Skip to content

Automated pipeline that daily fetches, stores, and indexes ArXiv research papers in MinIO.

License

Notifications You must be signed in to change notification settings

Bessouat40/arXivFlow

Repository files navigation

arXivFlow

arXivFlow is a project that enables you to automatically fetch, process, and ingest the latest ArXiv research papers on any given topic on a daily basis. This daily retrieval supports continuous technological monitoring, ensuring that you stay up-to-date with emerging research and trends. The pipeline is orchestrated using Prefect for scheduling and seamless automation, and it stores the retrieved PDFs in a MinIO object storage system for efficient management and retrieval.

RAGLight

Features

  • Fetch ArXiv Papers: Automatically query the ArXiv API for research papers based on a topic and publication date.
  • PDF Ingestion: Download the PDF files and store them in a MinIO bucket.
  • Pipeline Orchestration: Use Prefect flows and tasks to schedule and manage the pipeline.

Installation

  1. Clone the repository
git clone https://github.com/Bessouat40/arXivFlow.git
cd arXivFlow
  1. Install the required packages
python3 -m pip install -r requirements.txt

Usage

Running the Pipeline with Prefect Scheduling

You can run the pipeline as a scheduled flow using Prefect.
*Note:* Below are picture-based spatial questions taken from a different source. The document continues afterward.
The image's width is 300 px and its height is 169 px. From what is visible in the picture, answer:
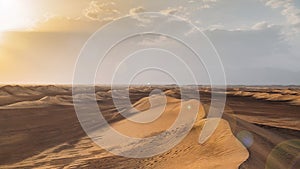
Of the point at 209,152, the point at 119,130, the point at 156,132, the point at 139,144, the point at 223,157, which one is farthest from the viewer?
the point at 119,130

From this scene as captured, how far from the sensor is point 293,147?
50.1ft

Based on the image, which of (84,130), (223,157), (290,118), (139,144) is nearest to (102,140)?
(139,144)

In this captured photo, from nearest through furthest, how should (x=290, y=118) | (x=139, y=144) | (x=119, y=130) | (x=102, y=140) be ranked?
(x=139, y=144) → (x=102, y=140) → (x=119, y=130) → (x=290, y=118)

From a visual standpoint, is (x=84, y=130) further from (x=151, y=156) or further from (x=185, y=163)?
(x=185, y=163)

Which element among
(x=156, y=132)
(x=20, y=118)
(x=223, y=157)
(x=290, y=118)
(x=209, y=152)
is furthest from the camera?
(x=290, y=118)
For example, to run the pipeline daily at midnight, use the Prefect deployment approach or serve the flow directly (for testing purposes).

python3 -m main

Running with Docker

You can now run Prefect flow inside a Docker container :

docker-compose up -d --build

Now you can access Prefect UI at localhost:4200.

Your flow will run every day at midnight.

Configuration

Topic and Date Filtering

The pipeline fetches articles based on a given topic and a target date (e.g., yesterday).

You can modify these parameters in your flow (in src/prefect/pipeline.py).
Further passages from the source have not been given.